How has the expansion of formal schooling in developing countries actually contributed to children’s opportunities to learn and progress? What challenges remain to education systems seeking to reduce inequality of opportunity in the post-2015 climate?
Six papers from Young Lives draw together evidence and analysis on these issues from our linked household and school surveys, with a focus on the role of formal schooling in mediating between children’s home backgrounds and learning progress.
UKFIET Conference Preview
This is the second in a series of previews introducing Symposia, Round Tables and Sub-Themes from the 12th UKFIET International Conference on Education and Development to be held 10-12 September in Oxford, UK. Please leave your comments and questions about the Symposium below.
Young Lives is a longitudinal study of child poverty and its dynamics in Ethiopia, India, Vietnam and Peru, following 12,000 children over 15 years during the period set for the achievement of the Millennium Development Goals (MDGs). Since 2010, the study has also included school surveys, providing detailed information on index children and their peer’s education. This symposium presents evidence and analysis from the linked household and school panels on role of education in mediating between children’s backgrounds and their learning experience and outcomes.

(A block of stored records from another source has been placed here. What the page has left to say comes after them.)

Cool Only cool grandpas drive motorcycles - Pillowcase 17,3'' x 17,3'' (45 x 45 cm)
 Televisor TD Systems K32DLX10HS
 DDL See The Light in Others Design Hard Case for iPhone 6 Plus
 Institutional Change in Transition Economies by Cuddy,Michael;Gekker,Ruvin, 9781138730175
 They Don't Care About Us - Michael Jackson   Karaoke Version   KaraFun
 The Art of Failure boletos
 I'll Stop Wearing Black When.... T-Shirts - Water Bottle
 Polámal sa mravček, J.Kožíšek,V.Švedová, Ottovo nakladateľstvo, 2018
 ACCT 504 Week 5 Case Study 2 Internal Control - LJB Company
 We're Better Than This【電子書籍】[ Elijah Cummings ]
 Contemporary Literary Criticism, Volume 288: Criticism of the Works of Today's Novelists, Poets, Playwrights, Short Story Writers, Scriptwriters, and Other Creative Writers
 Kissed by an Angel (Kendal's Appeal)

In the first symposium session, papers exploit the household and school data to look longitudinally at the association between household wealth when a child is very young and later ‘opportunities to learn’ in Peru; the role of formal schooling in ‘narrowing the gap’ between children in the early years of primary in cross-country perspective; and the impact of shocks and the burden of work on children’s primary school completion.
In the second session, papers focus on data collected at the schools of Young Lives children to consider the challenges of measuring learning achievement across linguistic and cultural groups; the teaching and learning practices of Ethiopian classrooms; and, finally, what value-added analysis contributes to knowledge about school effectiveness in Vietnam.